臨死体験
投稿者:とくのしん (65)
あれは・・・本当に不思議な経験だった。
今から20年近く前の話になる。当時学生だった私が、初めて一人暮らしに選んだ物件は1DKの築30年近くのアパート。“とりあえず安くて寝泊まりできればいい”なんて安直な考えから選んだものの、こんなアパートじゃ友達は呼べても女の子は呼べやしないことに住み始めてから気づいた。まぁその頃は彼女なんて呼べる存在もいなかったんだけど。

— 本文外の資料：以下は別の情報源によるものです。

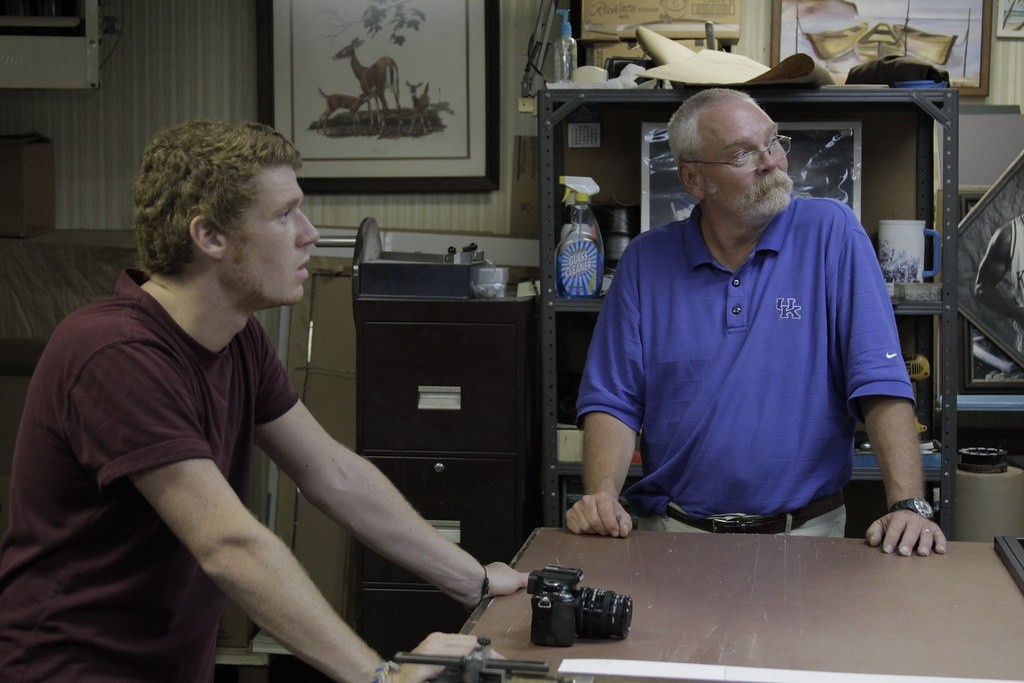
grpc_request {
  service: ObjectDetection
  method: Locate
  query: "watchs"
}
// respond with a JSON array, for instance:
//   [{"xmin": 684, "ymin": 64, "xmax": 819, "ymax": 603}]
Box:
[{"xmin": 890, "ymin": 496, "xmax": 934, "ymax": 518}]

古びた畳と襖が実に昭和チックだったアパートを思いがけず出ることになったのは、大学1年生の終わりだったと記憶している。大家が思いがけず急死したためだ。正直大したアパートではなかったが、駅からそう遠くない立地のいい住宅街に位置していたこともあって、相続で揉めることになったと人づてに聞いた。(後々に取り壊して駐車場になったが)
そうしてアパート探しをしていたところ、不動産屋から格安の物件を紹介された。その物件は築50年程経ったこれまたボロい建物なのだが、1階はどこかの会社の倉庫と古くからの美容室が入っており、2階部分がまるまる住居として使用できるというものだった。かなり広いということと、駅から徒歩10分という立地、何より家賃がほとんど変わらないという好条件に私はすぐに内覧を決めた。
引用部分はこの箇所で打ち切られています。